We would not define a confirming miracle as such if the unbeliever could deny its occurrence. In other words, there would be no “signaling” of the Supernatural if the unbelievers could deny or explain away the event of the miracle. True miracles cannot be explained away by unbelievers. They cannot be denied because the force of the event of the miracle is so strong that it works to confirm either the message or the messenger who worked the miracle.

[Next in series: May 26]

Confirming Miracles (2)

A. Wonder:

The Greek word teras is often translated “wonder.” It is a word that is never used by itself in reference to miracles (See At 2:22,43; 4:30; 5:12; 6:8; 15:12; Hb 2:4). It is a term that emphasizes the actual reac­tion of the pe­ople to the particular miraculous happening that was witnessed (See Mt 9:26; Mk 2:12; 6:51; 7:37; Lk 8:56; 13:17).

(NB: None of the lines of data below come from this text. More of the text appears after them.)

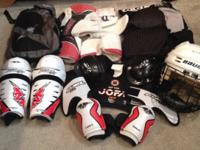 Selling roller hockey pads, pants, helmet, and bag.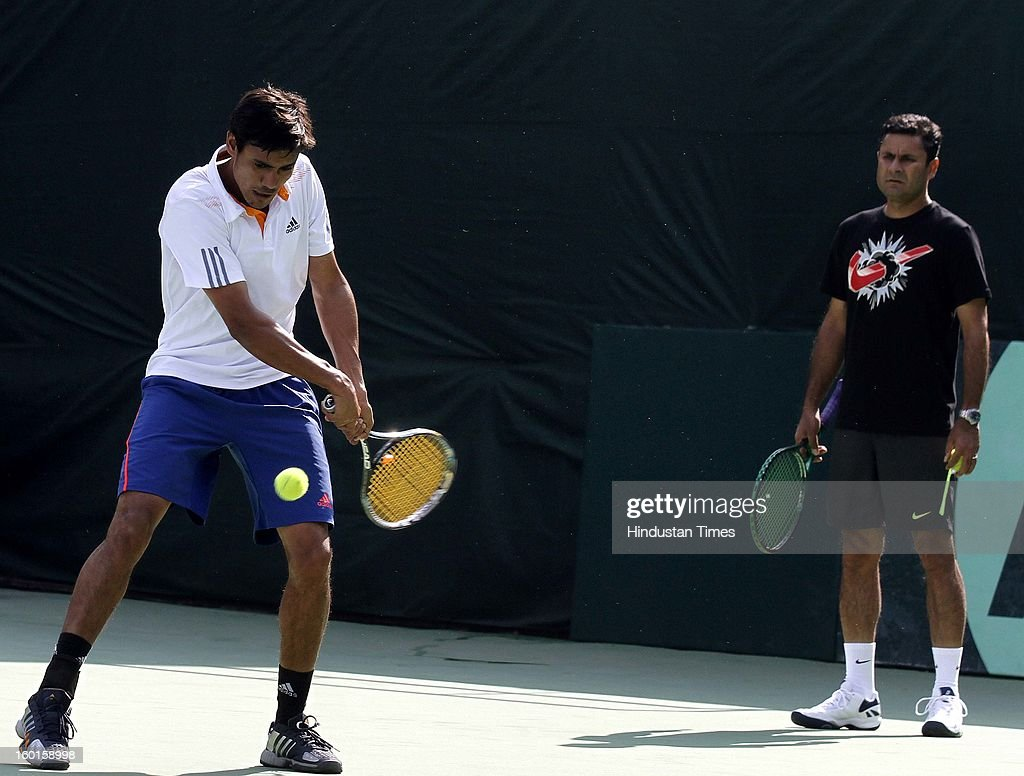 Vijayant Malik member of India Davis cup team plays a shot as coach Zeeshan Ali looks on during practice session at Delhi Lawn Tennis Association on January 27, 2013 in New Delhi, India.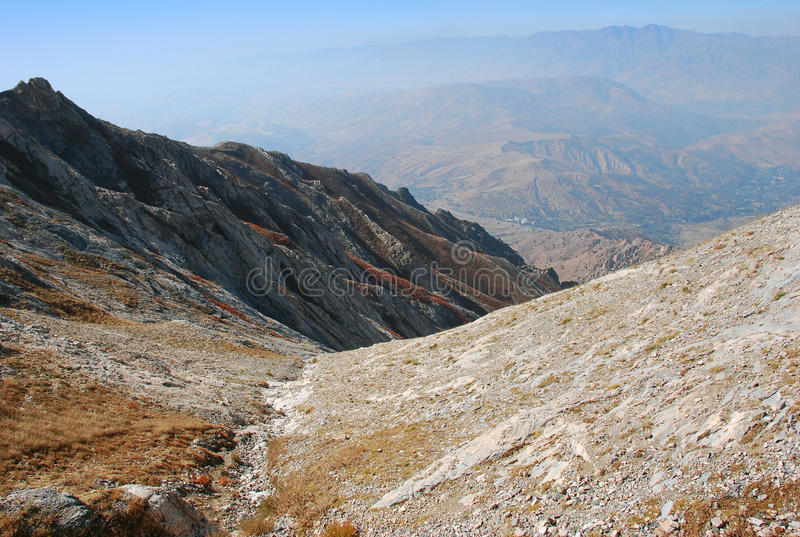 Slope with footpath on the background of the panorama of mountains of Tien Shan royalty free stock photo
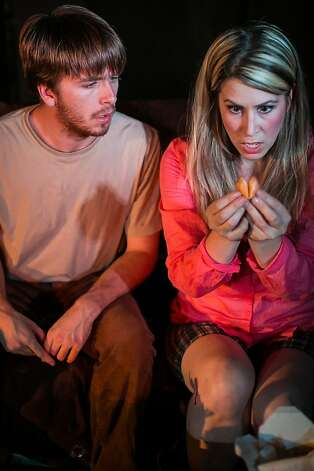 "Matt (Will Hand, left) and Beth (Jeanette Penley) ask a cookie for clues to their future in Lauren Gunderson's ""Toil and Trouble"" at Impact Theatre Photo: Cheshire Isaacs"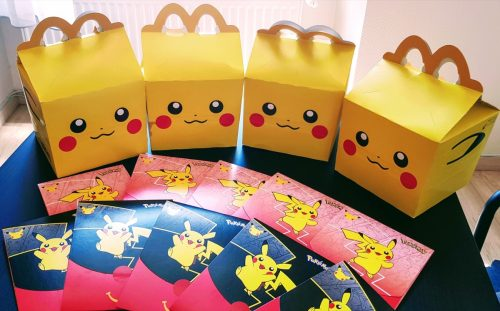 BUDAPEST, HUNGARY - Jun 18, 2021: Pokemon trading cards you can get with Happy Meal in McDonald's in Hungary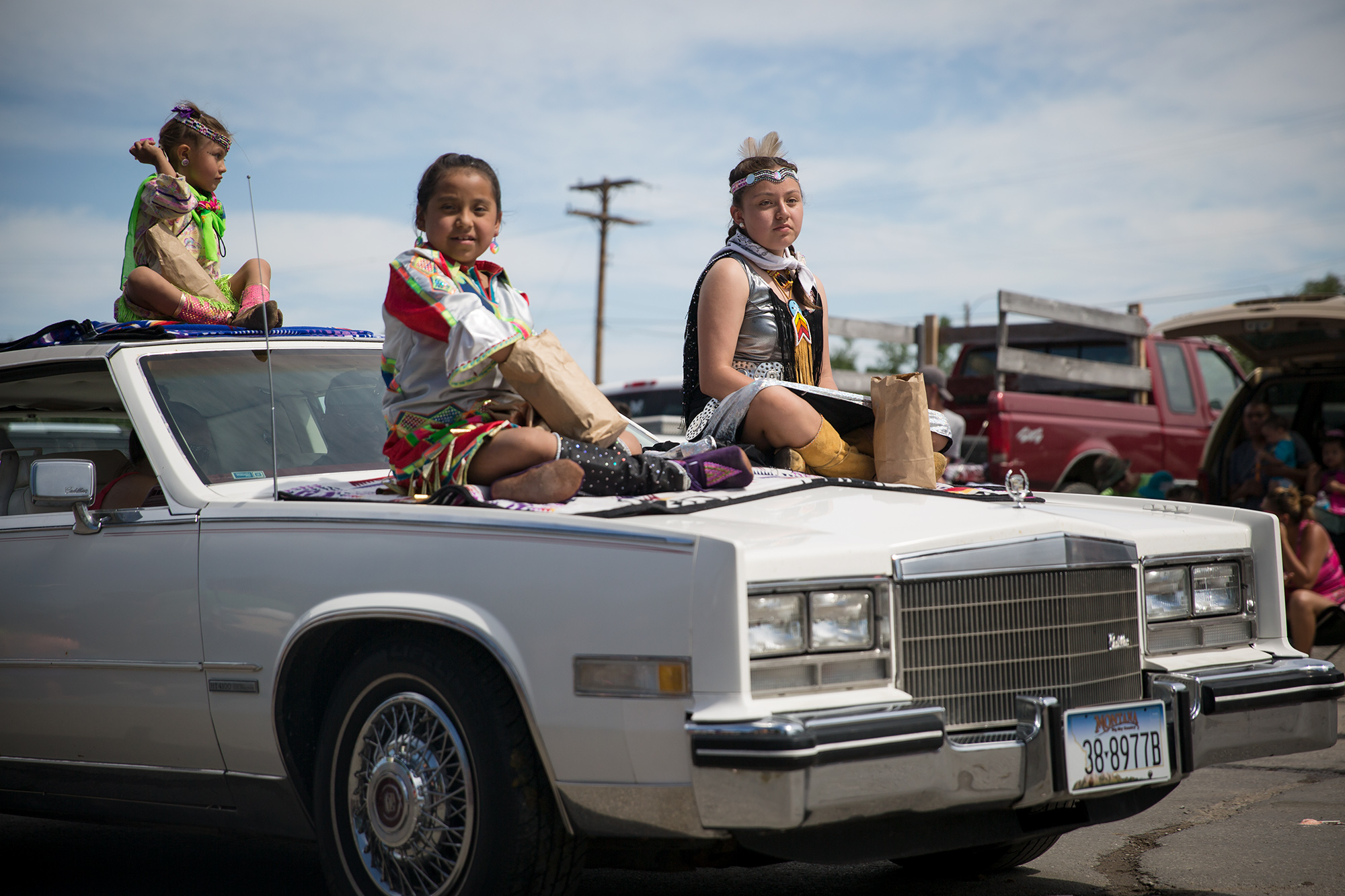 Young children sit on a car during a parade through Browning, Montana during North American Indian Days.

The use of this word defines a true miracle as an event that causes some type of reaction on the part of those who behold the miracle. Acts 4:14-16 records the reaction of unbelievers who witnessed the miracle that Peter and John worked in healing the lame beggar at the temple. The beholders said, “For, indeed, that a notable miracle has been done through them is evident to all who dwell in Jerusalem, and we cannot deny it” (At 4:16).

Though Simon the sorcerer “astonished” the people with his magical tricks for years, he himself was “amazed” when he beheld the true miracles that were worked by Philip (At 8:11,13). The action of a true miracle is so strong, therefore, that it must stimulate a response in those who behold it. A valid and true miracle, therefore, cannot be denied even by those who are unbelievers.

The fact is that a confirming miracle is not defined as such unless it does cause wonder on the part of those who behold it. Miracles were to confirm both the spoken word of God and the messengers who preached the word of the gospel (Mk 16:20; Hb 2:3,4). God’s work of confirmation was not meant to be carried out before believers. The work of confirmation of the message of the gospel was to take place before unbelievers. Therefore, the miracle must be of such a nature that unbelievers have to admit that something above nature occurred in the event of the miracle.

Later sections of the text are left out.